PAGE TEXT:
WHAT IF WE ALL AREN’T AS GOOD AS WE THINK WE ARE… IN BED?

We know bad sex exists in this world, but who’s giving it? Definitely not me, and I bet you’re thinking to yourself as you’re reading this, “Not me, either”. Which is fair enough. We all claim to be great at coitus, at the very least, decent at it; admitting otherwise would be career suicide for lack of a better term. Nobody’s willing to stand up with their hand raised, and say “It’s me! I’m bad at sex. I’m the reason people go on Twitter Spaces and Clubhouse chat rooms to share their worst sex experiences with strangers ready to sympathize”. Any takers? I figured as much.

If nobody’s willing to admit they’re bad or might be bad at sex, then who’s giving all this bad sex we keep hearing about? Personally, I think it’s all of us. On at least one or two occasions. We’ve all given some bad sex. We just don’t always know about it cause the other person was kind enough to spare our feelings by not telling us the sex was trash. But that’s not necessarily to say we’re inherently bad at sex. It’s just easier to remember bad things more than we do good things; and when you hook up with someone and it turns out to be trash, even if it’s one time, that’s all they’ll remember.

In a world where cancel culture exists in its many forms, we’ve become less patient, less tolerant and most certainly less forgiving. So that one bad sex experience? first and last; instant relegation! Sex is a lot like Idols. If you blow your first audition, that’s it, you’ll forever be canonized in the wooden mic category; the hall of shame for giving bad sex; unless you get another shot the next year and redeem yourself (good luck with that, rarely happens.)

On one occasion, I hooked up with this lass I’d been drooling over for as long as I had known her. And the wait turned out to be totally worth it, for me. I had the time of my life. Suffice to say I enjoyed every moment of the entire exchange: from the foreplay, all the way to penetration. I was all up in there, feeling like Baron Zemo in the club in Madripoor in that one episode of The Falcon and Winter Soldier, as I went to pound town; and from the looks of it, she was in there with me, responding positively to every kiss, touch and stroke. In reality, she didn’t enjoy it as much as I perceived that she did.

We only ever hooked up once, (a single round) and I looked forward to hooking up again, so you know, I followed up with a couple of texts weeks later, “would you love to hookup again sometime”? to which the response was an “I’ll let you know”! a bad sign if I’d ever seen one. Not a “Sure, I’d like that” or “We can arrange that”, but “I’ll let you know”, to which I followed up with, “Cool”.

TASK INSTRUCTIONS:
1. List every social media platform and television show named in the essay about bad sex.
2. Summarize the essay about bad sex in two sentences.
The records have nothing to do with this.

GIVEN DATA:
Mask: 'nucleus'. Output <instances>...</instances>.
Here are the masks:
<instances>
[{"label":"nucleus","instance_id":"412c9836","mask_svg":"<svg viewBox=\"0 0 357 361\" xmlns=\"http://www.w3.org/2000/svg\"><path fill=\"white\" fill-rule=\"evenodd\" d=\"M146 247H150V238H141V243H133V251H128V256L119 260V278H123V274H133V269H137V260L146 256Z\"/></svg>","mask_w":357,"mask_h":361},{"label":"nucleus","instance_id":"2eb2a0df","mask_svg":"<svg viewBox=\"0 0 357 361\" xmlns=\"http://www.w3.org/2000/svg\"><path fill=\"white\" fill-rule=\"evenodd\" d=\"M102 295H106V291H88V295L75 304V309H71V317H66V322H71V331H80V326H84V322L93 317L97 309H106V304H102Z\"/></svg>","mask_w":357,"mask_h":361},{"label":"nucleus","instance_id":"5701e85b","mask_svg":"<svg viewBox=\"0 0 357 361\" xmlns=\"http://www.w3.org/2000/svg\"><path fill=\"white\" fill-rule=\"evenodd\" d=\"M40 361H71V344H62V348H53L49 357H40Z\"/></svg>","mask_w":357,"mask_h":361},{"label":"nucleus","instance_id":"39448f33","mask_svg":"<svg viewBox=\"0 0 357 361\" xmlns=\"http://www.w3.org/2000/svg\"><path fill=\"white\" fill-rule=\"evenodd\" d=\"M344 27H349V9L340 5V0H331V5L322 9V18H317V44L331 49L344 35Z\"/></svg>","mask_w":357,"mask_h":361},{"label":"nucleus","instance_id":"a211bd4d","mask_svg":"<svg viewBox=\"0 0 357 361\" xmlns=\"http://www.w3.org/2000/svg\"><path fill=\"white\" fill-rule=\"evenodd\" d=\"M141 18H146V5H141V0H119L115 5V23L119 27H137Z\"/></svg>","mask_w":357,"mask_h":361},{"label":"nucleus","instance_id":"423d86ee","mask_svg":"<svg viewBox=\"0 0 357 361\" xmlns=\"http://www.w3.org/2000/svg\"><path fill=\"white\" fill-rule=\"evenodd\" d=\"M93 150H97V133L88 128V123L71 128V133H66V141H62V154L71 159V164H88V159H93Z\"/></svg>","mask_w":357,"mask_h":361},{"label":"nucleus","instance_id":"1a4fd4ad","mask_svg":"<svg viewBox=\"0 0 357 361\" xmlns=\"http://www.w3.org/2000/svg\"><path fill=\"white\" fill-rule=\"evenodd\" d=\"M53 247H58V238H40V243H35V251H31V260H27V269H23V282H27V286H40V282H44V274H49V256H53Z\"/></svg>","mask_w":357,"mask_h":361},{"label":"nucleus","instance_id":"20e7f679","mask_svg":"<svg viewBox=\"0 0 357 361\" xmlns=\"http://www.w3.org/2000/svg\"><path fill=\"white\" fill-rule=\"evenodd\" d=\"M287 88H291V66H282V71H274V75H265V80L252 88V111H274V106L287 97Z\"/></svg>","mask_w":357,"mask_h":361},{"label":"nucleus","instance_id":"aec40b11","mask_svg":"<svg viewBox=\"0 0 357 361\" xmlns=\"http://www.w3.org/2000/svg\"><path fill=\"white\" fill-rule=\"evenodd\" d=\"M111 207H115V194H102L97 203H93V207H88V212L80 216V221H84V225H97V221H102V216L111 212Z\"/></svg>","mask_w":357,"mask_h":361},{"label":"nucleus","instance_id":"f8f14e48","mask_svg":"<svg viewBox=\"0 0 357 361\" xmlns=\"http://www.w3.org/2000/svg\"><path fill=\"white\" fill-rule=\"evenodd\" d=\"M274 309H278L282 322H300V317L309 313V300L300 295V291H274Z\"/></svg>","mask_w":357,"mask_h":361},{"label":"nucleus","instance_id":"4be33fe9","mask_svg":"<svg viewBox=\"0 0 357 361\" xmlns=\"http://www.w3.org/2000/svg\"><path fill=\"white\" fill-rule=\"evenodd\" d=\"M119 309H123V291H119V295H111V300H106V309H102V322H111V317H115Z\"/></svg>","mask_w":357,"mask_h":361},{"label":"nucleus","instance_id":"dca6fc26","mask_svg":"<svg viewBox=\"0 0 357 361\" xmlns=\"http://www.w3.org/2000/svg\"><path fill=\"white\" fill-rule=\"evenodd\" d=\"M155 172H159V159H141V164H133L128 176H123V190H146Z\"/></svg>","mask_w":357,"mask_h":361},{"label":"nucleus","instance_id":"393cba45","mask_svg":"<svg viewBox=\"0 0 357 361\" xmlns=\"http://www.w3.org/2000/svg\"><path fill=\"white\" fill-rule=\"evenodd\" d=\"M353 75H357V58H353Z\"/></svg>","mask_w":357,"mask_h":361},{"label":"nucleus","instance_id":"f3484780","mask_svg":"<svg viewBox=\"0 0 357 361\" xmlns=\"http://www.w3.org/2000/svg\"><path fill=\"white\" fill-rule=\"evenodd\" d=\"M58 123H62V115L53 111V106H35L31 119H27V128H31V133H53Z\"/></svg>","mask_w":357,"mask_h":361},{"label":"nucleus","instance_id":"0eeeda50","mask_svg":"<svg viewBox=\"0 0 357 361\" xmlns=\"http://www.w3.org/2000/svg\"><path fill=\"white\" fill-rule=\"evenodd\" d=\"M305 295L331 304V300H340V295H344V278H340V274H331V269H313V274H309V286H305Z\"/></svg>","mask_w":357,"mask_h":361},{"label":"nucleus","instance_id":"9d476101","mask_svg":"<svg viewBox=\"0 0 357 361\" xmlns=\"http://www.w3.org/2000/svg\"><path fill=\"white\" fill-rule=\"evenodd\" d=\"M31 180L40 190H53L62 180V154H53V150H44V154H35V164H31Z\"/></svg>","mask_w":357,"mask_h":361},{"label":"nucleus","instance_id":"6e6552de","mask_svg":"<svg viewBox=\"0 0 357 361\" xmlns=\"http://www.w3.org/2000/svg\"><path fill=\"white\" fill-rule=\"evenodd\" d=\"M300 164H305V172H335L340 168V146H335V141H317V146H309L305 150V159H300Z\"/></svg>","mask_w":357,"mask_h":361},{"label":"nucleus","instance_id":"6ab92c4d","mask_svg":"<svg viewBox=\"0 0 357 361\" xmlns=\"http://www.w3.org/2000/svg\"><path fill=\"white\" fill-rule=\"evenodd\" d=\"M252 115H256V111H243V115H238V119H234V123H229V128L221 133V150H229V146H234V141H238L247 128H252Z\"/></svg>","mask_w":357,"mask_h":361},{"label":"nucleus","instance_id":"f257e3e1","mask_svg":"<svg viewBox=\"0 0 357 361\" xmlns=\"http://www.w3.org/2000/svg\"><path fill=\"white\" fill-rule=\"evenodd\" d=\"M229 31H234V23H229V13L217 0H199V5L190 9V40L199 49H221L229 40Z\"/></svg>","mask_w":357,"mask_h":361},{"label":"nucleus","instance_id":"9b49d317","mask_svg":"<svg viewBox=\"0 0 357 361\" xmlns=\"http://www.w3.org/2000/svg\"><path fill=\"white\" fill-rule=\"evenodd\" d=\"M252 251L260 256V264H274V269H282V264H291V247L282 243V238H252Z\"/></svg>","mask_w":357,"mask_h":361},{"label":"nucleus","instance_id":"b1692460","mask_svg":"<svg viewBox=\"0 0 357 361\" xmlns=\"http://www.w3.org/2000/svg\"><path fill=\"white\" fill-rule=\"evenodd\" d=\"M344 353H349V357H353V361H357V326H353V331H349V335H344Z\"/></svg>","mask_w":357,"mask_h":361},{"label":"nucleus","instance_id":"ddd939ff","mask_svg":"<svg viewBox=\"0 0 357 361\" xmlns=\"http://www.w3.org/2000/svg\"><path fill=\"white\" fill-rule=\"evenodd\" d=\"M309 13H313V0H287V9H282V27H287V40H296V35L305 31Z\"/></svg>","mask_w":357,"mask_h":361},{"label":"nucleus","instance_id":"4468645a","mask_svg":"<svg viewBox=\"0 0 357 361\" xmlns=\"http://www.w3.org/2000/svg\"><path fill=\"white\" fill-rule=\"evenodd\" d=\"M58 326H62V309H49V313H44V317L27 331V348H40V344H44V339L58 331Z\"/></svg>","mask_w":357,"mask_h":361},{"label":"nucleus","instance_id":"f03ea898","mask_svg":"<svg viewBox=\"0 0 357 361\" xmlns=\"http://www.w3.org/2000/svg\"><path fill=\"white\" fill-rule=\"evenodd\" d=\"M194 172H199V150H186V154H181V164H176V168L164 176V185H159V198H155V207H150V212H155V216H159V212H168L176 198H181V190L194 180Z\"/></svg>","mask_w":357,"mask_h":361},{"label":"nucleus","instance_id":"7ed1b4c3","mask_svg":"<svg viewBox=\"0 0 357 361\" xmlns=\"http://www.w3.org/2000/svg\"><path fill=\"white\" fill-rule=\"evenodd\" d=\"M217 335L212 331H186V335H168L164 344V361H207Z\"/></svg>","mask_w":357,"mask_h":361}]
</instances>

SOLUTIONS BELOW:
1. Twitter Spaces, Clubhouse, Idols, The Falcon and Winter Soldier

2. Although no one admits to being bad at sex, the writer believes everyone has given bad sex on at least one or two occasions, often without knowing because partners spare their feelings, and a single bad encounter is all a partner will remember in a less forgiving world. As an example, the writer recalls a one-time hookup that the writer greatly enjoyed but the partner did not enjoy as much as it seemed, and a later request to meet again drew only "I'll let you know."